Resources and Mentions:

John Mooney

Executive Chef/Partner of Bell Book & Candle in New York City and Bidwell in Washington DC. His career has taken him on a winding, global culinary journey creating menus and overseeing kitchen operations everywhere from India to Ireland and ultimately back to the US. He focuses on promoting sustainability in the kitchens and on the aeroponic rooftop gardens of his restaurants. Mooney was named one of the Best Hotel Chefs in the US by the James Beard Foundation for his work at Heartbeat in the W Hotel NYC in 2004. In 2011, Bell Book & Candles received the Sustainability Award from Star Chefs. His latest venture, Kakele Hawaii, is a farm and event space located on the north shore of Oahu.
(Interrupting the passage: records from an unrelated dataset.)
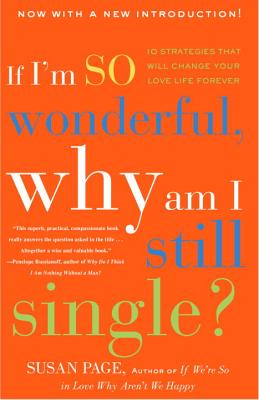 If I'm So Wonderful, Why Am I Still Single?: Ten Strategies That Will Change Your Love Life Forever Cover Image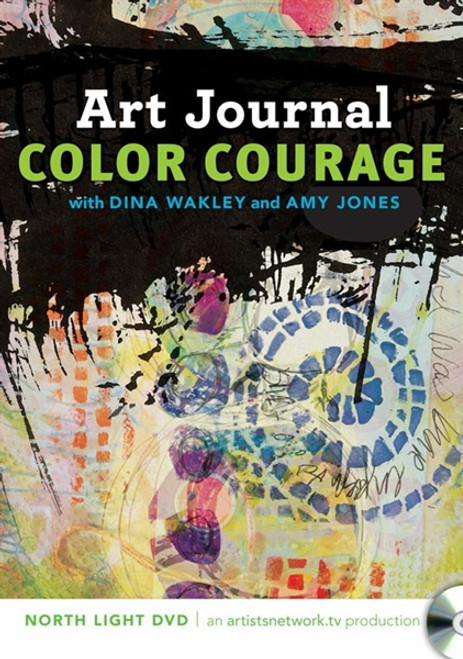 Art Journal Color Courage with Dina Wakley and Amy Jones DVD
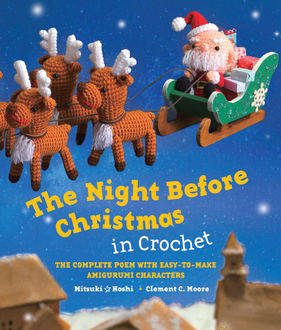 The Night Before Christmas in Crochet, Clement C.Moore, Mitsuki Hoshi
Mooney attended Kendall Culinary School in Illinois.

John Piotti

Joined American Farmland Trust as President and CEO in July 2016, bringing more than 25 years of executive management and public policy experience to the organization. Prior to joining American Farmland Trust, John served as President and CEO of Maine Farmland Trust for 10 years. Under his leadership, Maine Farmland Trust became an award-winning statewide nonprofit organization, helping over 500 Maine farms remain viable and permanently protecting over 50,000 acres of Maine’s best farmland. Before becoming President and CEO, John helped found Maine Farmland Trust in 1999 and served on its board of directors. In 2005, John was one of only eight Americans awarded a prestigious Eisenhower Fellowship. He spent time in Sweden and Brussels exploring European agriculture and agricultural policy. From 2002 to 2010, when he termed out, John served in Maine’s state legislature, representing eight rural communities and serving as House Majority Leader, chair of the Committee on Taxation and chair of the Committee on Agriculture, Conservation and Forestry. John holds three degrees from the Massachusetts Institute of Technology, in engineering, public policy, and management.

No Kid Hungry


Share Our Strength’s No Kid Hungry campaign is ending child hunger in America by ensuring all children get the healthy food they need, every day.

Bell Book & Candle

Located in the West Village in New York City. The food program at BB&C revolves around local, organic, sustainable and overall responsible procurement. The menu cycles are seasonal and heavily influenced on production from the aeroponic roof-top tower garden. Finding inspiration in the regions of America and focusing on the contemporary aspect and eclecticism of the melting pot, BB&C’s food strives for an element of originality and individualism.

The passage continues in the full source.